Windows Registry Editor Version 5.00
; Registry modification made possible by Mr. John Smith
2. Save the registry script you created in Notepad.
On Notepad’s Menu bar, hit “File” and then click on “Save As”. Input the file name and key in “.reg”, the file extension for registry files, at the end. After which, you will need to make sure that the Save as type selected is “All files” and not “Text Documents (*.txt)”. After you are done, save it either by hitting the “Save” button or pressing the “Enter” key on your keyboard. Your registry script is now saved on your computer.
3. Apply the Registry Key you created.
There are actually two ways on how to go about this step.
- Through the Registry Editor.
Hit the “Start” button and then select “Run”. In the Run dialogue box, input “regedit” on the text field provided and hit the “OK” button. This will populate the Registry Editor pane. On the Menu bar of the Registry Editor, hit “File” and then “Import”. Look for the registry file you created, highlight it and press “Open”. Doing this, the editor will automatically enter the information you saved on that specific registry file unto your Windows Registry. Press the “OK” button and close the Registry editor.

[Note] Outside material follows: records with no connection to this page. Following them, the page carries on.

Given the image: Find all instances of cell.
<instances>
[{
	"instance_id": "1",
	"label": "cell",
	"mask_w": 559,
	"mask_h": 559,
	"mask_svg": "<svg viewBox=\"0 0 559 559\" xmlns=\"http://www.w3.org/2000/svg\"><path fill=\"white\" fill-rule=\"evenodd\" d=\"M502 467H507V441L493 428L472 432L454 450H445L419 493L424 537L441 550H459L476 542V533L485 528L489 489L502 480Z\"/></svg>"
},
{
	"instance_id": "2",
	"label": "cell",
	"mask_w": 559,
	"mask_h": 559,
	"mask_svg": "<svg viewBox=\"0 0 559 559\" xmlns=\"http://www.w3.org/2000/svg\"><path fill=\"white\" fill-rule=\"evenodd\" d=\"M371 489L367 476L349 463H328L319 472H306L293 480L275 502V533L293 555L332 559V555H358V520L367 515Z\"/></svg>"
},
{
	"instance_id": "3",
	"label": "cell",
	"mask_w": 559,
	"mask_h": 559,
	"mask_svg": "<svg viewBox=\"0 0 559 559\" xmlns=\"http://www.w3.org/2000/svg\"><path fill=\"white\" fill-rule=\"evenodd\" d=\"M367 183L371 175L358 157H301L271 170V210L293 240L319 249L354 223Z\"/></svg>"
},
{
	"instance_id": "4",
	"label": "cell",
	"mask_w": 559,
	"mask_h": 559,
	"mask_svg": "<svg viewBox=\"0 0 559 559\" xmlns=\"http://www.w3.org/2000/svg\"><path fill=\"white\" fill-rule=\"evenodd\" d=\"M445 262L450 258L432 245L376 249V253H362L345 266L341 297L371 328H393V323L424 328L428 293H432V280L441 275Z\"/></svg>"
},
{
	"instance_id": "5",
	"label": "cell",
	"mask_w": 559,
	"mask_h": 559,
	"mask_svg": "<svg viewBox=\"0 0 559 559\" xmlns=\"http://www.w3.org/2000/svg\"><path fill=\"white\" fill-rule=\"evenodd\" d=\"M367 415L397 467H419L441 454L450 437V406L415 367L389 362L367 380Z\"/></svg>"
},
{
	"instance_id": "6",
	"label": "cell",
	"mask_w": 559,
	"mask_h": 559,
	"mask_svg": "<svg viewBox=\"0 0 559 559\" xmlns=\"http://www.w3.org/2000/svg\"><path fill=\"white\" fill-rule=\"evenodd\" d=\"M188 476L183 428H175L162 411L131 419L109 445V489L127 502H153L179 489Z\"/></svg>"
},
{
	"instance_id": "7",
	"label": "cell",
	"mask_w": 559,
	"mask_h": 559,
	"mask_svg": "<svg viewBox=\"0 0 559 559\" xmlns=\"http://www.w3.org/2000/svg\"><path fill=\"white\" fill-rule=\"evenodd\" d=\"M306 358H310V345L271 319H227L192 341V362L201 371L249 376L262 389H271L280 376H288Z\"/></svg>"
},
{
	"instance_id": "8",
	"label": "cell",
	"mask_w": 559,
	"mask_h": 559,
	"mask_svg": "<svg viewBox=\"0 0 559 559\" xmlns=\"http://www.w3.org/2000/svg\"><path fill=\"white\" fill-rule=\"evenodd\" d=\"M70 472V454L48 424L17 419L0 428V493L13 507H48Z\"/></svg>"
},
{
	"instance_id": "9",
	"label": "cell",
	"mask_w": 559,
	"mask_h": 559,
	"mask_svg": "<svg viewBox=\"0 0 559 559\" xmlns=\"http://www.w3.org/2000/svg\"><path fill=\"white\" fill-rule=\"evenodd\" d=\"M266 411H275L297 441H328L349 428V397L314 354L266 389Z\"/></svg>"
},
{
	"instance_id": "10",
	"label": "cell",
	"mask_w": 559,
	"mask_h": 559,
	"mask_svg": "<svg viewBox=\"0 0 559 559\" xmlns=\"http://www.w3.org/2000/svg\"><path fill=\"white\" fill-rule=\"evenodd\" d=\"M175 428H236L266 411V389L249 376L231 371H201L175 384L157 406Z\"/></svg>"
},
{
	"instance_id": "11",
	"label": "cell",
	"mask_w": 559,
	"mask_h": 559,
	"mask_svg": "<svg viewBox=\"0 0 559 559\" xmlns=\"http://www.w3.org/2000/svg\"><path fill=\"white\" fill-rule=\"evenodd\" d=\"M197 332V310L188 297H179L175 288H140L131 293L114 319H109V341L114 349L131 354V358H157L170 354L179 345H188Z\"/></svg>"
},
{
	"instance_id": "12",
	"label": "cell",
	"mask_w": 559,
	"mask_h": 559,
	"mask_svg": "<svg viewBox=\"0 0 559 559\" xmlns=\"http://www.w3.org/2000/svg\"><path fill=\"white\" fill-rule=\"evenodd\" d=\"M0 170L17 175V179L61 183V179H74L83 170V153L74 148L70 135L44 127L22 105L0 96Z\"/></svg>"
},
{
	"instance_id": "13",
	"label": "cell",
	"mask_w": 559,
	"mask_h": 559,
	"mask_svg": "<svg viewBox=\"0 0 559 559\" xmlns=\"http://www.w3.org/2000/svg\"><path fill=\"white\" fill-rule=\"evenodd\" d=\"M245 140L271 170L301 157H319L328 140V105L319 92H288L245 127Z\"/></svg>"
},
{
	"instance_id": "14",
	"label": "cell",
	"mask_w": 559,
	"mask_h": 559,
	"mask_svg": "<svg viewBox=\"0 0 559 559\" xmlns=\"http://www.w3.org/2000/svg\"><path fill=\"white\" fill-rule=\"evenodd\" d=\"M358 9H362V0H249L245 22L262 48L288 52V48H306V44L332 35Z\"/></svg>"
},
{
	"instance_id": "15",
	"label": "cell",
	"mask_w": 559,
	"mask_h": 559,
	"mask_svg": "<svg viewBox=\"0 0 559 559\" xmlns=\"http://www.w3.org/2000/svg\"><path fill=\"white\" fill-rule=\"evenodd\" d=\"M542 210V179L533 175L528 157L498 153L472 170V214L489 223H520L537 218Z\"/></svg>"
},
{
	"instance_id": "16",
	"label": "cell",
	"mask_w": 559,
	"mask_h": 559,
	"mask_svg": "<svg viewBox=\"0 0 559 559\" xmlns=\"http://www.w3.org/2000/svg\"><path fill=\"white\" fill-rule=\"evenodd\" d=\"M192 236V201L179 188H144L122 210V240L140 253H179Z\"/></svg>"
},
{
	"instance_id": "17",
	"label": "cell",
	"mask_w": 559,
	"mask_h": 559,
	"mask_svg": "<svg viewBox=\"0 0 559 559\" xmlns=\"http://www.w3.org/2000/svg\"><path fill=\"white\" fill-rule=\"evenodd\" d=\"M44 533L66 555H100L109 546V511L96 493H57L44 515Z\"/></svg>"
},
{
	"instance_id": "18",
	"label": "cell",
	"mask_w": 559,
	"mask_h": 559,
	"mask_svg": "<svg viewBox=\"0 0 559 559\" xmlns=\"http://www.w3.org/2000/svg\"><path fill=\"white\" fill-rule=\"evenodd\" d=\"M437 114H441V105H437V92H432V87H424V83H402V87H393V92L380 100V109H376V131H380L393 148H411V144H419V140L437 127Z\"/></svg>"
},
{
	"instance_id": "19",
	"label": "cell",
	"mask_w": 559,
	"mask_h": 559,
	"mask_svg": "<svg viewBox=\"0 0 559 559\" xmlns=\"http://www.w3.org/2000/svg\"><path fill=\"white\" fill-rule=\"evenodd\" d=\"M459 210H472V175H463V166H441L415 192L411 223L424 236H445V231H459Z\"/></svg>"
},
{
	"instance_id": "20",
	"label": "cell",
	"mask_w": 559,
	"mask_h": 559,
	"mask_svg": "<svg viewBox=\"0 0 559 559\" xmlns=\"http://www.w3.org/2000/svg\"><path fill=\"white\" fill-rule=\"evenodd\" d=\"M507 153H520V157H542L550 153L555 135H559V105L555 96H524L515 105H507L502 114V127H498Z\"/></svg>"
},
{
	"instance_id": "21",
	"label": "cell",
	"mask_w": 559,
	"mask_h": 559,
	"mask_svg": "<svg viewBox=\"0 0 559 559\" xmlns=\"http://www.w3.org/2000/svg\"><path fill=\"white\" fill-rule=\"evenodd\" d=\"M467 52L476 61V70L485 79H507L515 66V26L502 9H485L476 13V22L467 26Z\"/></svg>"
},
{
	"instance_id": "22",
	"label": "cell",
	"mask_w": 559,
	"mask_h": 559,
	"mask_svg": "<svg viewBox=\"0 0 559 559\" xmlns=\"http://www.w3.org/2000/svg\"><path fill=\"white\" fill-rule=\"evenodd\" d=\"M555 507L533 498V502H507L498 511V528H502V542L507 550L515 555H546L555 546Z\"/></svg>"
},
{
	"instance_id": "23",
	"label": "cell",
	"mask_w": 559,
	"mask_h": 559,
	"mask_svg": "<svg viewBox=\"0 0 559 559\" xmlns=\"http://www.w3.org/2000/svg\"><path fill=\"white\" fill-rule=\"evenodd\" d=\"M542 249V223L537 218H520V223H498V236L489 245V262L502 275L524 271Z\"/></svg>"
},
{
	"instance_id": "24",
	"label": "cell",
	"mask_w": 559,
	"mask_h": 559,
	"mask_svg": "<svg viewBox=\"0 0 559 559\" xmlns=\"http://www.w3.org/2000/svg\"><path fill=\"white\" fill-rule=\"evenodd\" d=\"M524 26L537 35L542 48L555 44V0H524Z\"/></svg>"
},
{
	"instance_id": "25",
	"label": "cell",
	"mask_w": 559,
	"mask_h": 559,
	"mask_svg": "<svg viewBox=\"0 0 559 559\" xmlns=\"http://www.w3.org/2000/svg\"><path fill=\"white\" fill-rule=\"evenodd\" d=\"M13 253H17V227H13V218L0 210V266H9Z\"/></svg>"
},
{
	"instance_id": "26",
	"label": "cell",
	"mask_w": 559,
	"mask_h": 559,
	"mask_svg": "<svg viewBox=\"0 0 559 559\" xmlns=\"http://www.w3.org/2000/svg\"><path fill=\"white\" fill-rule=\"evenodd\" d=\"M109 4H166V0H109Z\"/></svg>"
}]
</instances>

- Manually applying the registry key.
Go to the folder where you saved the registry key you created. Highlight the file and using your mouse, right click on its icon. If you have older version of Windows, select “Run” and if you have the latter version of Windows, select “Merge”. Hit the “Yes” and then “OK” button to apply the registry key unto the Windows registry.
After applying or modifying registry keys in the editor, it is advised that you restart your system so that the alterations will commence after the system reboots.